STORED DATA:
★ ★ ★ ★

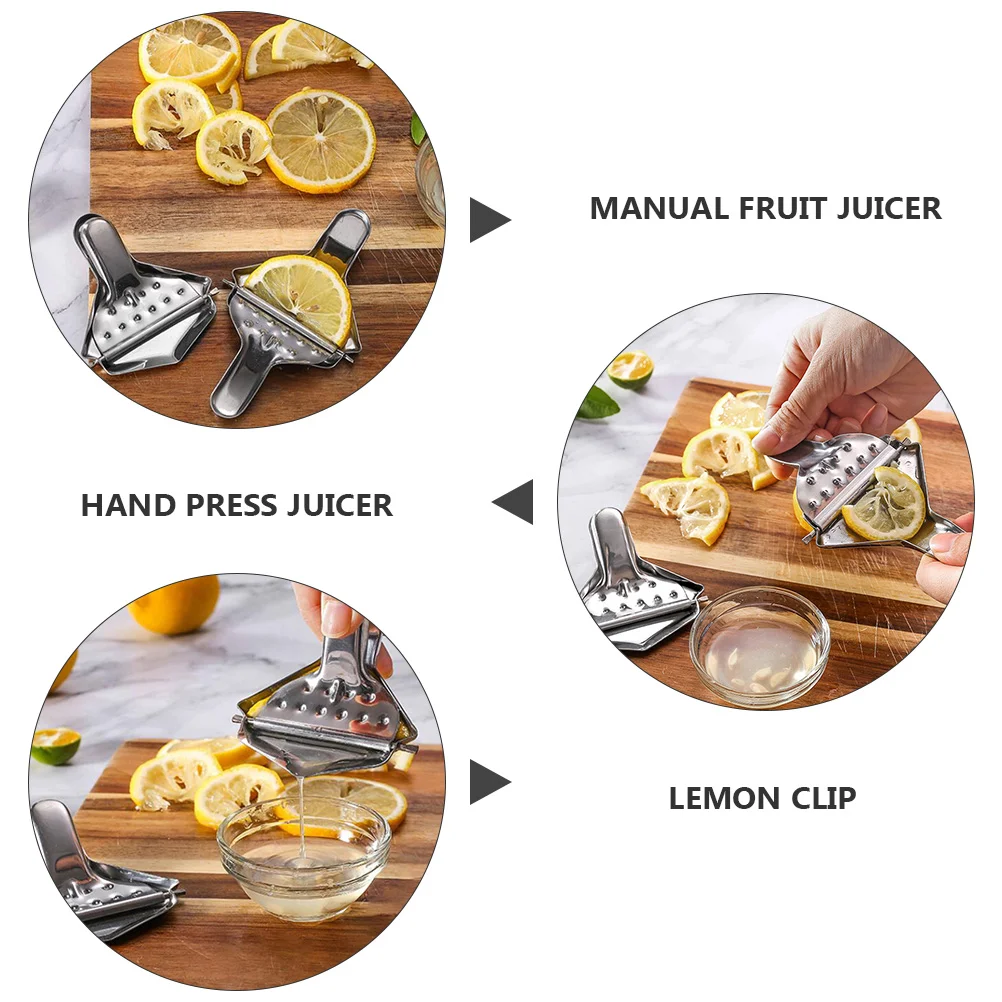 MANUAL FRUIT JUICER

HAND PRESS JUICER

LEMON CLIP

★ ★ ★ ★

PROBLEM DESCRIPTION: Give back the full data exactly as it reads, but drop the pictures.

RESULT OF THIS TASK:
 MANUAL FRUIT JUICER

HAND PRESS JUICER

LEMON CLIP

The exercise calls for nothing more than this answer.